What you need to do: Nothing outside the range is to be copied. From the entries below, reproduce exactly the lines starting at the one with "Теплий жилет для" and ending at the one with "405 Torrey Pines Dr, Twin Lakes, WI 53181", without pictures.

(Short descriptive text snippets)
BEGIN
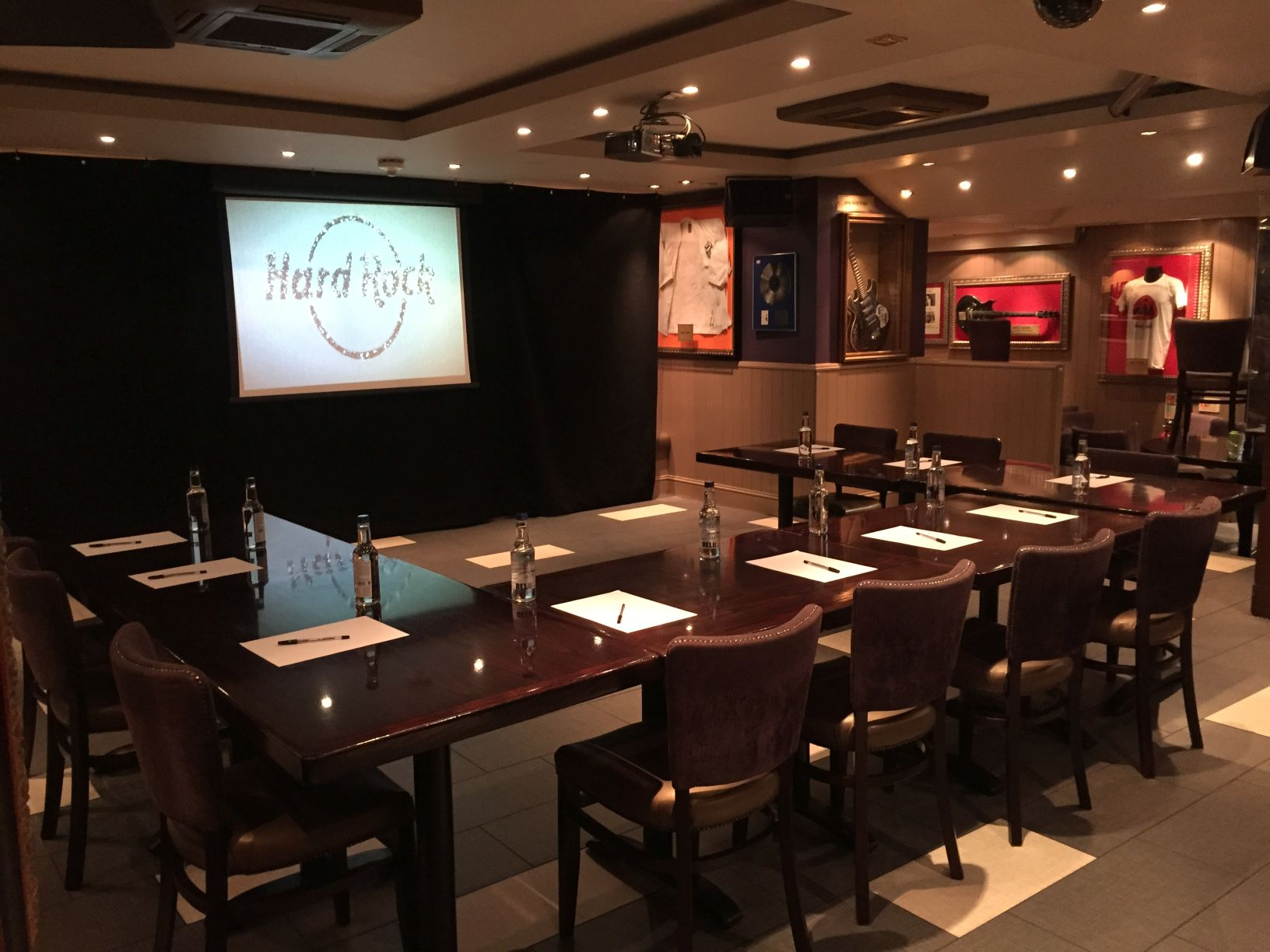 hard rock cafe spaces for meetings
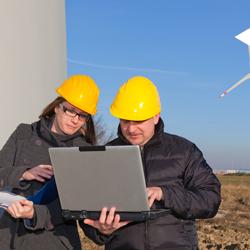gestión y desarrollo de renovables y mantenimiento industrial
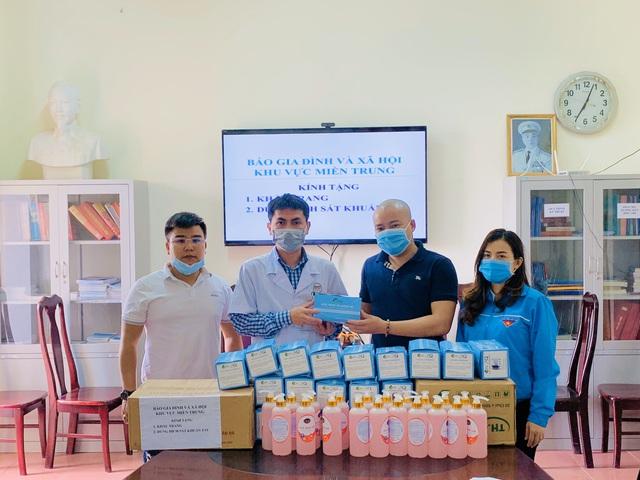 Đại diện báo Gia đình và Xã hội trao tặng hơn 15 triệu đồng cho các bệnh viện ở Hà Tĩnh để phòng chống COVID-19 - Ảnh 3.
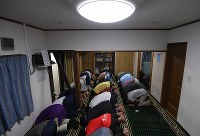 民家を利用した「大阪茨木モスク」で祈る人たち=大阪府茨木市で2018年6月23日、久保玲撮影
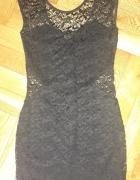 Czarna koronkowa sukienka River Island xs ZIP...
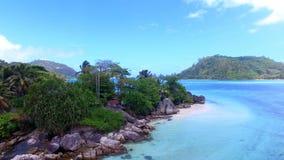 Vogelperspektive von L ` Islette-Insel, Hafen Glaud, Seychellen 3 stock video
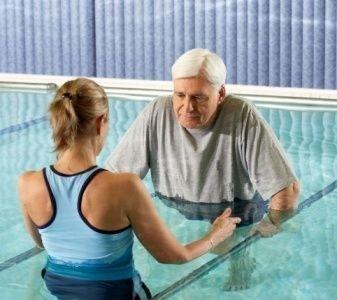Las ventajas de la fisioterapia acuática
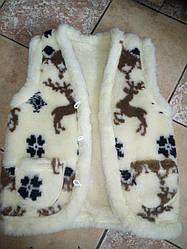 Теплий жилет для дівчат і хлопчиків з натуральної овчини малюнок Олені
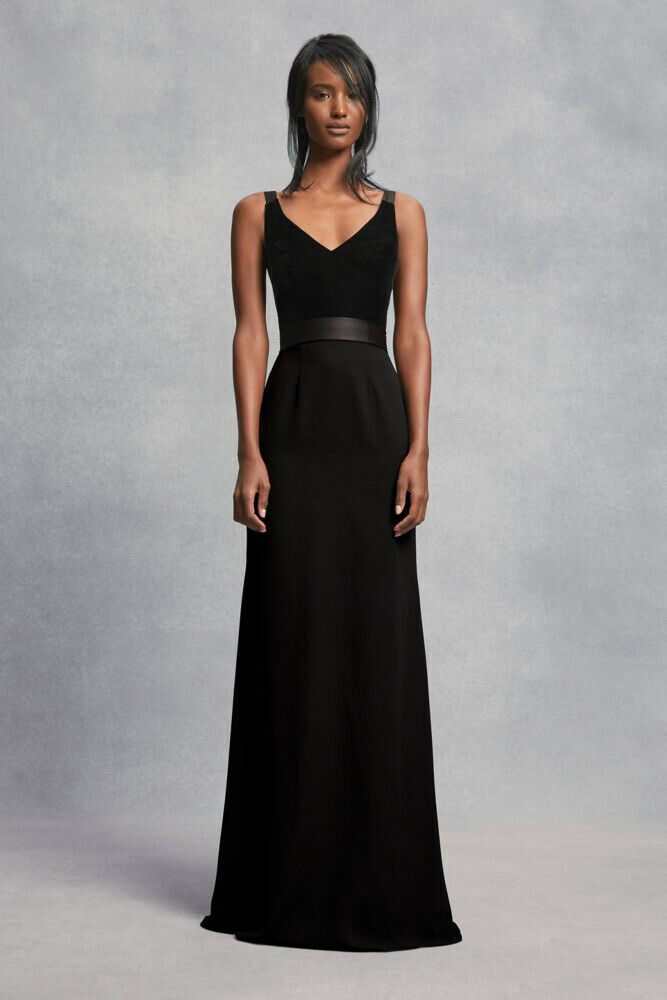 Vera Wang White V Neck Crepe Gown with Open Back in Black Size 6
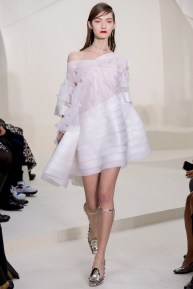 christian-dior-spring-2014-couture-01_115138141403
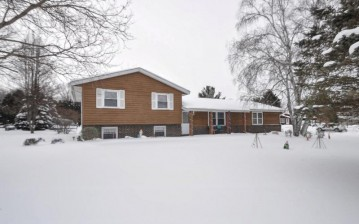 405 Torrey Pines Dr, Twin Lakes, WI 53181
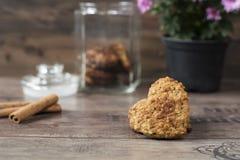 Biscuits en forme de coeur Plan rapproché des biscuits faits maison Dessert sain avec de la cannelle, des dates et des noix Fond  Photo stock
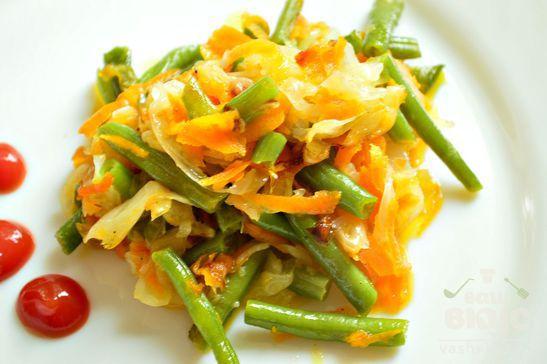 Капуста, жаренная с морковью и стручковой фасолью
END
Task result:
 Теплий жилет для дівчат і хлопчиків з натуральної овчини малюнок Олені
 Vera Wang White V Neck Crepe Gown with Open Back in Black Size 6
 christian-dior-spring-2014-couture-01_115138141403
 405 Torrey Pines Dr, Twin Lakes, WI 53181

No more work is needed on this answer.